Sometimes specimens are useful in telling stories to entice interest in a plant collection. Allan Elliott, a Sibbald Fellow at the Royal Botanic Garden, Edinburgh, wrote a post about an “unassuming section of trunk sitting on a desk in the herbarium office after being “discovered” in the back of a carpological cupboard. It arrived in our collection in February 1940 and is possibly from a plant of Rhododendron arboreum grown from the very first introduction of this species in 1797.” Elliott goes on to describe this provenance by citing a note attached to the wood, written by William Evans who worked in the herbarium from 1919 to 1944. Evans notes that the piece was delivered to the herbarium after the tree came down by the weight of snow. It grew at Kirkdale house, which was owned by a family whose ancestor had served in the army in India and had likely obtained the seed from Capt. Hardwicke. He also supplied seeds to James Edward Smith who described the species.
In an later Tweet, Elliott, still on the rhododendron hunt, includes pictures of a specimen of Rhododendron disterigmoides ssp. astromontium that is “an overlooked type and the only representative of this subspecies at RBGE.” He particularly likes the specimen because it includes a map and as well as SEM images in an attached packet. The scanning electron microscope is another technology that can be used in studying preserved plant material. Elliott’s fellowship involves horticulture and the RBGE’s living collection, but obviously he sees his work as tied to and enriched by the herbarium’s resources, including its long history.

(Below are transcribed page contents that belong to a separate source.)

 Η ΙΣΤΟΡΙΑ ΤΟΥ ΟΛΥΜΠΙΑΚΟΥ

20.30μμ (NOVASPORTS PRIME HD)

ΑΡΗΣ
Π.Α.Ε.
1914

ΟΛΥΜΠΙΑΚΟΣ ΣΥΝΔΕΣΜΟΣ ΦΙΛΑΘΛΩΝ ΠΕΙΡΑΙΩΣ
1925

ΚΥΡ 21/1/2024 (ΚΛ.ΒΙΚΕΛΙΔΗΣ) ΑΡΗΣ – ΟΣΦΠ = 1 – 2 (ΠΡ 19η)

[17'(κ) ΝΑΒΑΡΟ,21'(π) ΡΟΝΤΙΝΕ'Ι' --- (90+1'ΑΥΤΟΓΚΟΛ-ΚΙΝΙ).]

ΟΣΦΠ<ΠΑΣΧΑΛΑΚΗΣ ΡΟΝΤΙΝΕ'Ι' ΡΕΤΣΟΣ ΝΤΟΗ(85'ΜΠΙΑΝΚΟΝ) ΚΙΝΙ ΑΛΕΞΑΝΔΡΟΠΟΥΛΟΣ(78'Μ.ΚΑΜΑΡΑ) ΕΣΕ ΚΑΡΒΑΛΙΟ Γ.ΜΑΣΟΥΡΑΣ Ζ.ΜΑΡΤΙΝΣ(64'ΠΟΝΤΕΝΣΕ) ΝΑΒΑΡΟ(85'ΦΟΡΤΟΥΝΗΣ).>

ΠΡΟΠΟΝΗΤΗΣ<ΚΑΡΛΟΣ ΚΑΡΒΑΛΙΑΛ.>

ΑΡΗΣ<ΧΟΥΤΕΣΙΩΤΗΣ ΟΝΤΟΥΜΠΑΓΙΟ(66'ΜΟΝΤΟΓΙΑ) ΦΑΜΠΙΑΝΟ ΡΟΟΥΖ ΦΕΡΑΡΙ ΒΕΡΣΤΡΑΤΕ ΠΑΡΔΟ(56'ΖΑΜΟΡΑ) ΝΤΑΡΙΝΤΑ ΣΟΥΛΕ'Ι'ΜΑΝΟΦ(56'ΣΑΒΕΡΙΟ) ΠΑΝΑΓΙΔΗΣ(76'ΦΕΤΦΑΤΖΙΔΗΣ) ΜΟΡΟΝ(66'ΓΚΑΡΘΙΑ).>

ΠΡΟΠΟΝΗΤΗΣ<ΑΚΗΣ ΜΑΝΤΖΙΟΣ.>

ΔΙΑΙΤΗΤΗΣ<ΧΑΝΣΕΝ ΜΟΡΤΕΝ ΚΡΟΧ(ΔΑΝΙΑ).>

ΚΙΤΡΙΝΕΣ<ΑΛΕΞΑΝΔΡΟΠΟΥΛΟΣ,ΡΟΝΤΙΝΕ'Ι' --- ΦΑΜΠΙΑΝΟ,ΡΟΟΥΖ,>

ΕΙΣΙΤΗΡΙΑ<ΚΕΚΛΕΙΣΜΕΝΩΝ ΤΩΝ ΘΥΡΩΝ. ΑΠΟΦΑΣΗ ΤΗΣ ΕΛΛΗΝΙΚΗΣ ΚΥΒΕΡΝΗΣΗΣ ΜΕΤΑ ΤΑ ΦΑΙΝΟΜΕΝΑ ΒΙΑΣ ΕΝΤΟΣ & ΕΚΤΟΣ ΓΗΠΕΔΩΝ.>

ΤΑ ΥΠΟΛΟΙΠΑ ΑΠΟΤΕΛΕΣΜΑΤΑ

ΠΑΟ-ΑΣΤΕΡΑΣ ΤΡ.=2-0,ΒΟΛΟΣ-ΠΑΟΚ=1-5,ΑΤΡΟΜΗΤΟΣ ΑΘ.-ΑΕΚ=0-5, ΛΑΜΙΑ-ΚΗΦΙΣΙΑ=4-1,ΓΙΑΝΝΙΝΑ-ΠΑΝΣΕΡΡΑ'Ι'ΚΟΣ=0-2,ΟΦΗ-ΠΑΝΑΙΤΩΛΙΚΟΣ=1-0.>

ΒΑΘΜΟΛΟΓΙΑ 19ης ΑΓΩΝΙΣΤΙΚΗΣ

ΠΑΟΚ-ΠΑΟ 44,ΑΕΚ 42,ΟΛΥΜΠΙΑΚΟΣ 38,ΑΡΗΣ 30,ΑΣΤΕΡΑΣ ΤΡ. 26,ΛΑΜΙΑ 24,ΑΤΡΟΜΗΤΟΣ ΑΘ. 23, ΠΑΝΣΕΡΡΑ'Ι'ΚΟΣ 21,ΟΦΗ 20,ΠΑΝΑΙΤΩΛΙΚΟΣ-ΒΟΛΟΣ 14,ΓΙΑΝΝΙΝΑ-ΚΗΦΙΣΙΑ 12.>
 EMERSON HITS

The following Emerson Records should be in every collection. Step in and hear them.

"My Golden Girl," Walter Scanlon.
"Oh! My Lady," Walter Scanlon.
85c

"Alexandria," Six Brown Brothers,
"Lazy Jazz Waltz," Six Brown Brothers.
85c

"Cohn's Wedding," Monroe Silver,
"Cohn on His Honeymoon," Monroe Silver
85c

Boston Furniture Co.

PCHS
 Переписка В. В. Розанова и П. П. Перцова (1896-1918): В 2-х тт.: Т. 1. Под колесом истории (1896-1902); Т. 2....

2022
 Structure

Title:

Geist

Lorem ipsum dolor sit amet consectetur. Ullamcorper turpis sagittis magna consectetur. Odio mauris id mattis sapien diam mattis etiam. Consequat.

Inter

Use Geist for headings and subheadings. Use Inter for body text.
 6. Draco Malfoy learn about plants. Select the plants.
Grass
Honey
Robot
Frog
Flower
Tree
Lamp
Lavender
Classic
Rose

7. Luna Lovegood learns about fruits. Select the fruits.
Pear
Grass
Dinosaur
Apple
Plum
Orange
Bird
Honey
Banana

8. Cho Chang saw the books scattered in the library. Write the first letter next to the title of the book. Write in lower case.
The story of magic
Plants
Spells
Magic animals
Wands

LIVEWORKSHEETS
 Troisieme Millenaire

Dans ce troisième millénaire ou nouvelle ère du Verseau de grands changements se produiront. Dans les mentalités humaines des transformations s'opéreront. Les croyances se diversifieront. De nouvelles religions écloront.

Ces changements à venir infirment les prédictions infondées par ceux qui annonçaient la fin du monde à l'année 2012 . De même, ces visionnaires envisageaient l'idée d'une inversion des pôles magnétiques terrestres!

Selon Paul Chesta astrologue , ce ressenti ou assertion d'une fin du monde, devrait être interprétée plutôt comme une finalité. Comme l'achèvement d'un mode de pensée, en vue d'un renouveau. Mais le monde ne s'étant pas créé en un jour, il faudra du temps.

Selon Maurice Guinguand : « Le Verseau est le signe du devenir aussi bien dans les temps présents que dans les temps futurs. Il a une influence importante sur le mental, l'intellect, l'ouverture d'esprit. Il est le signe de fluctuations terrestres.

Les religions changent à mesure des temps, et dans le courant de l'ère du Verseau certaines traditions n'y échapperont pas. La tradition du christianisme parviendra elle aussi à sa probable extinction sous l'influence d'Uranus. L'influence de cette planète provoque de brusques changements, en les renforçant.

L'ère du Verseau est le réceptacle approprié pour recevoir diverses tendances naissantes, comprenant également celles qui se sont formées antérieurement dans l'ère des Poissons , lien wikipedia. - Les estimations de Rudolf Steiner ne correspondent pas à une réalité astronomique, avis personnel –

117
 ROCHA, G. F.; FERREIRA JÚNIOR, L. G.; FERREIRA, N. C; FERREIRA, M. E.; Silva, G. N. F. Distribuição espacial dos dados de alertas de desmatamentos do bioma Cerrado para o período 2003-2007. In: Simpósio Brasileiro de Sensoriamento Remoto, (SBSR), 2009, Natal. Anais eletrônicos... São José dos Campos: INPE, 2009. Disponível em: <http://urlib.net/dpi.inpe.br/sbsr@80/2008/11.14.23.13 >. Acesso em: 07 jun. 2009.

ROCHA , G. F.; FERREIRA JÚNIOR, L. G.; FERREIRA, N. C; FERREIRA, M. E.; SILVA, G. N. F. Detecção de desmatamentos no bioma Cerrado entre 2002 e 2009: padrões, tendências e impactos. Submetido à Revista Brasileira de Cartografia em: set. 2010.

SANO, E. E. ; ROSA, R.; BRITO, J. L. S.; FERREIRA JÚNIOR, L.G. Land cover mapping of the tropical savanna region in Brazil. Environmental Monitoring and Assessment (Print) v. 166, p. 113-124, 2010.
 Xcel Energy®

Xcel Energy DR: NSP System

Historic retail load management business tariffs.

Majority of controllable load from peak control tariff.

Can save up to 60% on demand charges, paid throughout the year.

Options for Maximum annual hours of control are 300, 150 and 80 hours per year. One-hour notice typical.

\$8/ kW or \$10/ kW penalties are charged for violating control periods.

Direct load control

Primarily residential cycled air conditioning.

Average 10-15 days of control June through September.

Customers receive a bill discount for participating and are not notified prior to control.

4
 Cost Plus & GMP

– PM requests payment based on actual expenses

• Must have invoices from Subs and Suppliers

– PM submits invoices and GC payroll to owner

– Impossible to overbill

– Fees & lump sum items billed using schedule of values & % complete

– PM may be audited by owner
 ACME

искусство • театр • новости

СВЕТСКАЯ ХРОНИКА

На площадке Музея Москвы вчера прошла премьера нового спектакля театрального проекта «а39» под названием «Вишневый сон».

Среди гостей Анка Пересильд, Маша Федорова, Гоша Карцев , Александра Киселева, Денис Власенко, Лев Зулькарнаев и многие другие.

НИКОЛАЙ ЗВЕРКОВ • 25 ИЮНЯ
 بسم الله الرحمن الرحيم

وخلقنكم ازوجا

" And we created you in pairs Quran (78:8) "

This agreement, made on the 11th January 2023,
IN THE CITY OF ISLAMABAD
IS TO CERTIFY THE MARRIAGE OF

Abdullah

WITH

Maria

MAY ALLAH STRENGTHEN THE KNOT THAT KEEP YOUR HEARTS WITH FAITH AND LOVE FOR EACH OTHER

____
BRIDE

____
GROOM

There are unusual collections of plants that can give insights into social history. I’ll present two exampled here that tell a lot about 19th-century attitudes toward plants. The first are Biblical herbaria. There is a video produced by the University of Leeds on this Victorian genre. These collections were marketed as portable kits that could be used for inspirational lectures, Bible study groups, and Sunday school. It was also common for travelers to the Holy Land to return with albums of plants, and publishers came up with the idea of marketing what were essentially exsiccatae of these plants, including descriptions of the species and citations on where they were mentioned in the Bible (Greene, 1895).
There were also many 19th century exsiccatae of grasses, some focused on their horticultural uses and others on agriculture. Three examples from Britain are very different from each other. M. Sutton’s Analyses of Natural Grasses is a beautiful wooden case with tiny boxes of seeds below a striking display of grass inflorescences, a rich landowners way of displaying agricultural expertise. David Moore, director of what is now the National Botanic Garden in Ireland, produced a more traditional exsiccatae of the indigenous grasses of Ireland in 1843. John Percival’s collection, though limited to wheats, is the most impressive: 80 boxes with specimens collected around the world, along with notes including archaeological details. This complete collection is at the University of Reading’s herbarium. And it seems a fitting way to end this ramble among specimens.
References
George, Alex. S. (2018). The type of Sturt pea found. Swainsona, 31, 49–53.
Greene, H. B. (1895). Wild Flowers of Palestine. New York: Christian Herald.